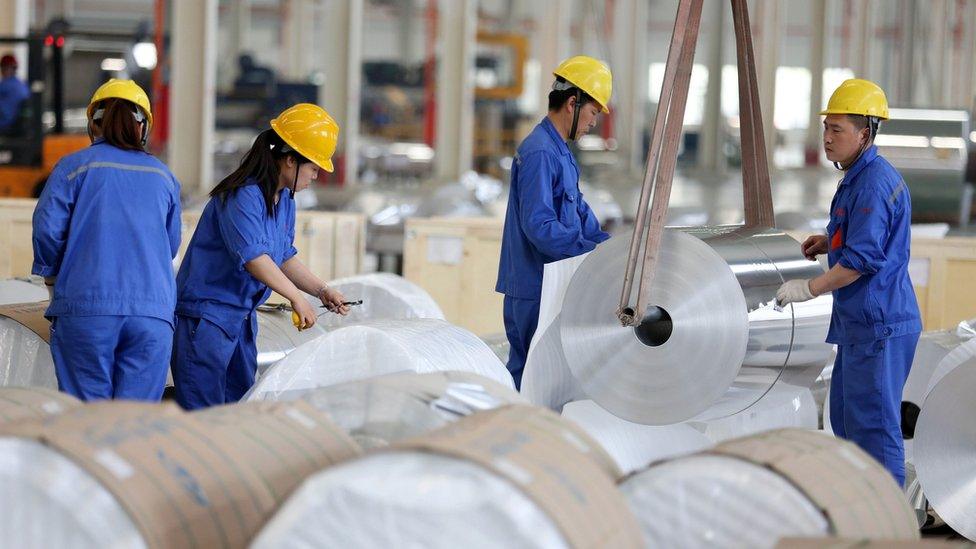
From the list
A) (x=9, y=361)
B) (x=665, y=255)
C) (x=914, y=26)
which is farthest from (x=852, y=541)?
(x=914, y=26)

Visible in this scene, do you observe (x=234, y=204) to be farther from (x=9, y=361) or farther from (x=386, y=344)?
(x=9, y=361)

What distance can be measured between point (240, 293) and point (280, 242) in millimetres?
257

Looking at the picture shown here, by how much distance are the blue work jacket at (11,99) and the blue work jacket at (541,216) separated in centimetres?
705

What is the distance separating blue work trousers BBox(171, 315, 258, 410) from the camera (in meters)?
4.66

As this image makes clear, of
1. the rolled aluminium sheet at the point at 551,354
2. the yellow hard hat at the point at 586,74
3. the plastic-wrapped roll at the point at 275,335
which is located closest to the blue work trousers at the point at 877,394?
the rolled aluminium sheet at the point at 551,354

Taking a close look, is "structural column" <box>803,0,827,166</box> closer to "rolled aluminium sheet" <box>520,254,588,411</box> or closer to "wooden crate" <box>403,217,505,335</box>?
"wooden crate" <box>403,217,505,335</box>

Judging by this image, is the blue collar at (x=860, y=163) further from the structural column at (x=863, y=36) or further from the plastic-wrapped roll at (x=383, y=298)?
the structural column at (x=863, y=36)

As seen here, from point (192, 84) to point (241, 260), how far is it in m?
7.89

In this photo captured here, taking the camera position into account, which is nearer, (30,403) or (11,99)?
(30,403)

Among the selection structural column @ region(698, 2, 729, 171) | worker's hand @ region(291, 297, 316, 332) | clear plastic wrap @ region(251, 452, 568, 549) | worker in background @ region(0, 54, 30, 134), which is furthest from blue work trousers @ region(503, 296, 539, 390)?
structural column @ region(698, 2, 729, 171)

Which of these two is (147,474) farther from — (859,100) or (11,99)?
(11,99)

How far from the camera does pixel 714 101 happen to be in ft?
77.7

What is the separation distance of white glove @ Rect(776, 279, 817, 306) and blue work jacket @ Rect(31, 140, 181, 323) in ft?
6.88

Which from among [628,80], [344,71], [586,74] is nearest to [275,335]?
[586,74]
■ ■ ■ ■
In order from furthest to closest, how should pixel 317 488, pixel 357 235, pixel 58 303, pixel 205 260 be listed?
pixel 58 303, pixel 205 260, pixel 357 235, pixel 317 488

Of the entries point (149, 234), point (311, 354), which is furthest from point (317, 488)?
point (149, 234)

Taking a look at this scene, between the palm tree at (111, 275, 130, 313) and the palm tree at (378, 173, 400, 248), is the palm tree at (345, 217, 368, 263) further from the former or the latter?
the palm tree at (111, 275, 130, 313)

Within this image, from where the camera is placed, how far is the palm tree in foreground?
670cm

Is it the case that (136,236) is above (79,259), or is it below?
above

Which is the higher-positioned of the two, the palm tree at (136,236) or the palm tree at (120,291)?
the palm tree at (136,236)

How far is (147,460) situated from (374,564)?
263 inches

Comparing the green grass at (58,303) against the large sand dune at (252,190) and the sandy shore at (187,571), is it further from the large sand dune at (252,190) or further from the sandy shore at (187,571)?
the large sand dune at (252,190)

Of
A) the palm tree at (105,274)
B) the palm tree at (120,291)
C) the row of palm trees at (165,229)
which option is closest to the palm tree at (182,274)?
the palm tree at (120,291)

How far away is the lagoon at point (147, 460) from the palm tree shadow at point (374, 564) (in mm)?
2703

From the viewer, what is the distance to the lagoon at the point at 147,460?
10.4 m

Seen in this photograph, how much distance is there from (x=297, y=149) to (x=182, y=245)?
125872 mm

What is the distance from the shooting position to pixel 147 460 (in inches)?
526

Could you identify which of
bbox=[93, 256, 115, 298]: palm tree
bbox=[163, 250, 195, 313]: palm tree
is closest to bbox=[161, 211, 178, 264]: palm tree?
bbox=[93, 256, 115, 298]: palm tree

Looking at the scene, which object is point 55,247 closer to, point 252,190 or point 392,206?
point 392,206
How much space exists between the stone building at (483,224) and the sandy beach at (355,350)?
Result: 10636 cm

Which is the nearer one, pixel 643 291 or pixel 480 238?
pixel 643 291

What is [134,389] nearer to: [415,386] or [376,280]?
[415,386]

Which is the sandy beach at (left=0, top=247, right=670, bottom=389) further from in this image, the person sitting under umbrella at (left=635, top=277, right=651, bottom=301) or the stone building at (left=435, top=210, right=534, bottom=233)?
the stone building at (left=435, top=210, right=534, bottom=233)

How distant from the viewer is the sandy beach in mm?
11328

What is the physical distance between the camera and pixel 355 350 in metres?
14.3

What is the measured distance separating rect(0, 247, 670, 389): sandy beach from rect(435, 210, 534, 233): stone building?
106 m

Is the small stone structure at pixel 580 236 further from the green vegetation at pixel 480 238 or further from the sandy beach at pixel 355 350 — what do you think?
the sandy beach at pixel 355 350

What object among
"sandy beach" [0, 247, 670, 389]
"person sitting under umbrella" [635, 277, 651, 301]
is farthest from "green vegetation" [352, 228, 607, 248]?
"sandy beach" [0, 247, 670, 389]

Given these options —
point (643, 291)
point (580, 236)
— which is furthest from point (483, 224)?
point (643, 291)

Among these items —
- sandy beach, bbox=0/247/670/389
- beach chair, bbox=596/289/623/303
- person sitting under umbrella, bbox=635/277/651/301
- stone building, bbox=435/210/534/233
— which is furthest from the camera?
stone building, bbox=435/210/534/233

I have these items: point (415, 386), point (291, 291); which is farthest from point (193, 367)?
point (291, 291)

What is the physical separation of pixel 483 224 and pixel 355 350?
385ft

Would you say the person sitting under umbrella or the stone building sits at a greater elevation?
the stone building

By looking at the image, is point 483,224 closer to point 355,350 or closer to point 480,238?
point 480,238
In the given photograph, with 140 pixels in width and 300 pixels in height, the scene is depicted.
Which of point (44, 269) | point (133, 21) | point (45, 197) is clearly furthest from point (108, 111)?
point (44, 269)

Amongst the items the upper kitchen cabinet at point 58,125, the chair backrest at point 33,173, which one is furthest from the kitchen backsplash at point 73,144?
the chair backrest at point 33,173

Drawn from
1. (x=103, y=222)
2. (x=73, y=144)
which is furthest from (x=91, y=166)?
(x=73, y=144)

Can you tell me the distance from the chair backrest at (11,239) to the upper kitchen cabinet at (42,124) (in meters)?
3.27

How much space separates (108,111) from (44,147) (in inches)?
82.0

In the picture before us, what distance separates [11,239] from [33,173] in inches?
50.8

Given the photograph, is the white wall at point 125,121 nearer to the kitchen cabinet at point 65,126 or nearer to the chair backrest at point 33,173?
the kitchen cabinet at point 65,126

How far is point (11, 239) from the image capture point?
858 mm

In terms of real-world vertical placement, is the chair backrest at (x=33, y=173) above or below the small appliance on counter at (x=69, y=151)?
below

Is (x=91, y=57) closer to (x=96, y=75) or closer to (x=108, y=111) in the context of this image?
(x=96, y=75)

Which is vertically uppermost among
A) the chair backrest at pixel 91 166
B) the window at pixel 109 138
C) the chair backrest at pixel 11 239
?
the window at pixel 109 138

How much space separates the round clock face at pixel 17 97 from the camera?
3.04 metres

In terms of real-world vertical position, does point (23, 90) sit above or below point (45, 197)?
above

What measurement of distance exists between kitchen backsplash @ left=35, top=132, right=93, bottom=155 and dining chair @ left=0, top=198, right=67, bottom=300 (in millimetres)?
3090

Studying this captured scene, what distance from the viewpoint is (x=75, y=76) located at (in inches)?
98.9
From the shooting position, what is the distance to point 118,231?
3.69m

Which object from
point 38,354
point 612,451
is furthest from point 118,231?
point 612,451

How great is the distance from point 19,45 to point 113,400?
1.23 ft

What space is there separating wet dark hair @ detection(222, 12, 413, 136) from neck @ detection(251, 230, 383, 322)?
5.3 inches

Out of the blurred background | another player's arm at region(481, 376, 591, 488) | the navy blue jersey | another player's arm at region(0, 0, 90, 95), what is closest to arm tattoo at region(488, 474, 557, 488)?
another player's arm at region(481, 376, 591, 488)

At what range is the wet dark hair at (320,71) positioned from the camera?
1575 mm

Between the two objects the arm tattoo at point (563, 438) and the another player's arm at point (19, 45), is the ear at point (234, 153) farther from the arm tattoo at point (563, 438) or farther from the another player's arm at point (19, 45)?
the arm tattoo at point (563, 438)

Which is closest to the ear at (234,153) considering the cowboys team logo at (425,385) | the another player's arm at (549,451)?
■ ■ ■ ■
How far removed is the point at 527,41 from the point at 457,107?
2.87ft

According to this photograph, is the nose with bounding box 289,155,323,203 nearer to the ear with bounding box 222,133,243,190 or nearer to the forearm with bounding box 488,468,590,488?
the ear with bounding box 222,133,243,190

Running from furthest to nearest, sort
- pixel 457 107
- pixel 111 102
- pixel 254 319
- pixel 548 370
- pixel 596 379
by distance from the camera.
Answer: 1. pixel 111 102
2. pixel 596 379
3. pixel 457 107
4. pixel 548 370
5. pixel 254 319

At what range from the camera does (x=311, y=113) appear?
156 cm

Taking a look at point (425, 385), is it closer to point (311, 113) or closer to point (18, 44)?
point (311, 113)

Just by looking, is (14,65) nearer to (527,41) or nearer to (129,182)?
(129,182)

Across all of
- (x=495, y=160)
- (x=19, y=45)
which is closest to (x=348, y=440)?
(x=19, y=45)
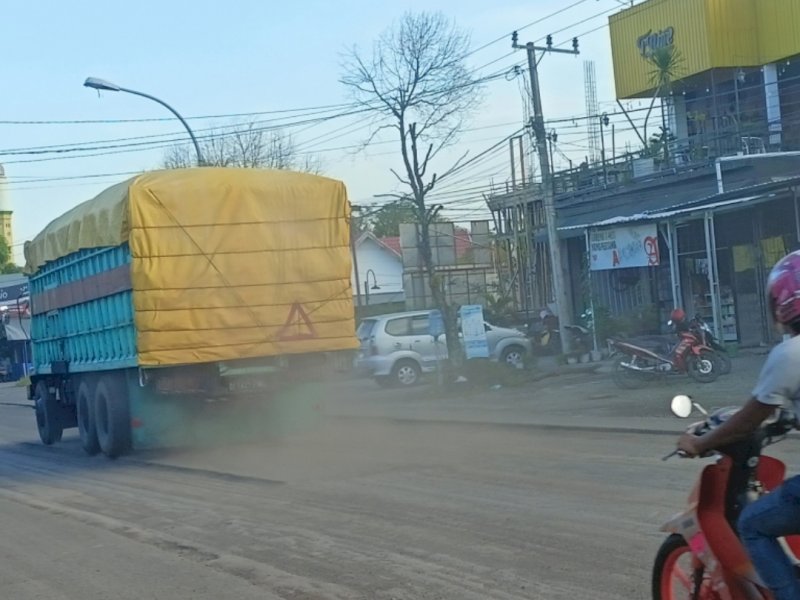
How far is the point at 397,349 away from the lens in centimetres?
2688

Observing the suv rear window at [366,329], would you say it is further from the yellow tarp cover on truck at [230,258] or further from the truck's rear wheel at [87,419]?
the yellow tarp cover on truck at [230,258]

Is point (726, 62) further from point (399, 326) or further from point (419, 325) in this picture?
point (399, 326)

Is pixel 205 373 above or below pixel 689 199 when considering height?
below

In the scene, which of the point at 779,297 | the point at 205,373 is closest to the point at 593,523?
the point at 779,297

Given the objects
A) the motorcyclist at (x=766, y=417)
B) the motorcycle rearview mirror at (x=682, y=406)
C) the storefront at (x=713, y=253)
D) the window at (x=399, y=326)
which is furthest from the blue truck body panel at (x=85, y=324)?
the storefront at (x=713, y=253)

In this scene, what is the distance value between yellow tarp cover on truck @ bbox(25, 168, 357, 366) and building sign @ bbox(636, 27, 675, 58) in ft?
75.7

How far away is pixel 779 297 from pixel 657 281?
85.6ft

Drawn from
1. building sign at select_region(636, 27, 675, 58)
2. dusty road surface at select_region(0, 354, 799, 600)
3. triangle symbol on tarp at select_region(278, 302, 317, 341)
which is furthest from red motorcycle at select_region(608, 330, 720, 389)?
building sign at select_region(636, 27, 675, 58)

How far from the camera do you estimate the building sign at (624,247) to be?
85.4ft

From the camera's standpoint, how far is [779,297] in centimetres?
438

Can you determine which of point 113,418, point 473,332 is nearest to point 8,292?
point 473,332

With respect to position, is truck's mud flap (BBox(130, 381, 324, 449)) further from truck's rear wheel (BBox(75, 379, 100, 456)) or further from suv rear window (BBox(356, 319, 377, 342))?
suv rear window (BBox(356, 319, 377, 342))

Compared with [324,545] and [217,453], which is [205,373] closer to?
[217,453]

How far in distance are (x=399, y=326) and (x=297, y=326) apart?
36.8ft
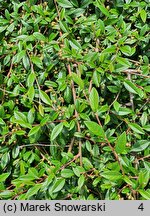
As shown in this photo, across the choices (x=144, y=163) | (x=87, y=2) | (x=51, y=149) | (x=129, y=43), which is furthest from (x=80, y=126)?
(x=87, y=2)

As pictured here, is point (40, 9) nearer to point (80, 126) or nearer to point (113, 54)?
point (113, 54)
■ ■ ■ ■
Which lines of the data above contain the word "does"? Locate each one and copy it out in full.

• _FULL OUTPUT_
How far from the camera does pixel 714 101 happen to be in ft?
In terms of real-world vertical position, does point (23, 90) sit above or below point (45, 197)?
At what range from the camera does (x=311, y=113) appear?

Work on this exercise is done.